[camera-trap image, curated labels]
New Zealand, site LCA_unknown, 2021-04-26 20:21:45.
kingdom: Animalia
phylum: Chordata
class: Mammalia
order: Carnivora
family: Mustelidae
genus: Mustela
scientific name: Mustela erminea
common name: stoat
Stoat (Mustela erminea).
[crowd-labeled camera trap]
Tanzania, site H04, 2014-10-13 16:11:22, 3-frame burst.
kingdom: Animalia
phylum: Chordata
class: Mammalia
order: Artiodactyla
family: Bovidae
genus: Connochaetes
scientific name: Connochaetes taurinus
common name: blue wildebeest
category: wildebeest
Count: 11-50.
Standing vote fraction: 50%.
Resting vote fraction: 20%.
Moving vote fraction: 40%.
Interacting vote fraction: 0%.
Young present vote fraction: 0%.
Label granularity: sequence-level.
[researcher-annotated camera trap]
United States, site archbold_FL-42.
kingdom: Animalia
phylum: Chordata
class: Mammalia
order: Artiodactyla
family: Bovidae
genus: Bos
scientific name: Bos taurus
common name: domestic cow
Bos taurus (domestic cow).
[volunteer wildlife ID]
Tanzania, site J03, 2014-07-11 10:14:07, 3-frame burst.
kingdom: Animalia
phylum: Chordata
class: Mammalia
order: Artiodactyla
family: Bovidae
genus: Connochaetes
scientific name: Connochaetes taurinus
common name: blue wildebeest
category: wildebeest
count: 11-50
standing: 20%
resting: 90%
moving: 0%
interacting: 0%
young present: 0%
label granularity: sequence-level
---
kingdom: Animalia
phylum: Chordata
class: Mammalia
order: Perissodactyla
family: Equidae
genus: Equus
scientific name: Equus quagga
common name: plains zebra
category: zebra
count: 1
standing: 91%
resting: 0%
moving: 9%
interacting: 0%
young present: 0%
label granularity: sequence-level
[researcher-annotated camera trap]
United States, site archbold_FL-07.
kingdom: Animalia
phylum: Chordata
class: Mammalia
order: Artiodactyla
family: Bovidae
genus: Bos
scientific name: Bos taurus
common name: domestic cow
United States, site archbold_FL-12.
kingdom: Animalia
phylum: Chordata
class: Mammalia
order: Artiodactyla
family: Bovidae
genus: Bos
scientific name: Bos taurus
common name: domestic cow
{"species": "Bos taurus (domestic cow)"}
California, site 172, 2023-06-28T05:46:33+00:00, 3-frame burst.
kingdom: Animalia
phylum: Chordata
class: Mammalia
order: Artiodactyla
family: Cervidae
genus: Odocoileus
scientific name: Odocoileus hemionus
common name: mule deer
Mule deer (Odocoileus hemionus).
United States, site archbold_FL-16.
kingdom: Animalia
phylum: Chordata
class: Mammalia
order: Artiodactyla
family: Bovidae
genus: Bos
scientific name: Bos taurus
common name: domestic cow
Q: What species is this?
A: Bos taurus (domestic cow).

══════════════════════════════

Exactly as written, transcribe every line shown above.

[camera-trap image, curated labels]
New Zealand, site LCA_unknown, 2021-04-26 20:21:45.
kingdom: Animalia
phylum: Chordata
class: Mammalia
order: Carnivora
family: Mustelidae
genus: Mustela
scientific name: Mustela erminea
common name: stoat
Stoat (Mustela erminea).
[crowd-labeled camera trap]
Tanzania, site H04, 2014-10-13 16:11:22, 3-frame burst.
kingdom: Animalia
phylum: Chordata
class: Mammalia
order: Artiodactyla
family: Bovidae
genus: Connochaetes
scientific name: Connochaetes taurinus
common name: blue wildebeest
category: wildebeest
Count: 11-50.
Standing vote fraction: 50%.
Resting vote fraction: 20%.
Moving vote fraction: 40%.
Interacting vote fraction: 0%.
Young present vote fraction: 0%.
Label granularity: sequence-level.
[researcher-annotated camera trap]
United States, site archbold_FL-42.
kingdom: Animalia
phylum: Chordata
class: Mammalia
order: Artiodactyla
family: Bovidae
genus: Bos
scientific name: Bos taurus
common name: domestic cow
Bos taurus (domestic cow).
[volunteer wildlife ID]
Tanzania, site J03, 2014-07-11 10:14:07, 3-frame burst.
kingdom: Animalia
phylum: Chordata
class: Mammalia
order: Artiodactyla
family: Bovidae
genus: Connochaetes
scientific name: Connochaetes taurinus
common name: blue wildebeest
category: wildebeest
count: 11-50
standing: 20%
resting: 90%
moving: 0%
interacting: 0%
young present: 0%
label granularity: sequence-level
---
kingdom: Animalia
phylum: Chordata
class: Mammalia
order: Perissodactyla
family: Equidae
genus: Equus
scientific name: Equus quagga
common name: plains zebra
category: zebra
count: 1
standing: 91%
resting: 0%
moving: 9%
interacting: 0%
young present: 0%
label granularity: sequence-level
[researcher-annotated camera trap]
United States, site archbold_FL-07.
kingdom: Animalia
phylum: Chordata
class: Mammalia
order: Artiodactyla
family: Bovidae
genus: Bos
scientific name: Bos taurus
common name: domestic cow
United States, site archbold_FL-12.
kingdom: Animalia
phylum: Chordata
class: Mammalia
order: Artiodactyla
family: Bovidae
genus: Bos
scientific name: Bos taurus
common name: domestic cow
{"species": "Bos taurus (domestic cow)"}
California, site 172, 2023-06-28T05:46:33+00:00, 3-frame burst.
kingdom: Animalia
phylum: Chordata
class: Mammalia
order: Artiodactyla
family: Cervidae
genus: Odocoileus
scientific name: Odocoileus hemionus
common name: mule deer
Mule deer (Odocoileus hemionus).
United States, site archbold_FL-16.
kingdom: Animalia
phylum: Chordata
class: Mammalia
order: Artiodactyla
family: Bovidae
genus: Bos
scientific name: Bos taurus
common name: domestic cow
Q: What species is this?
A: Bos taurus (domestic cow).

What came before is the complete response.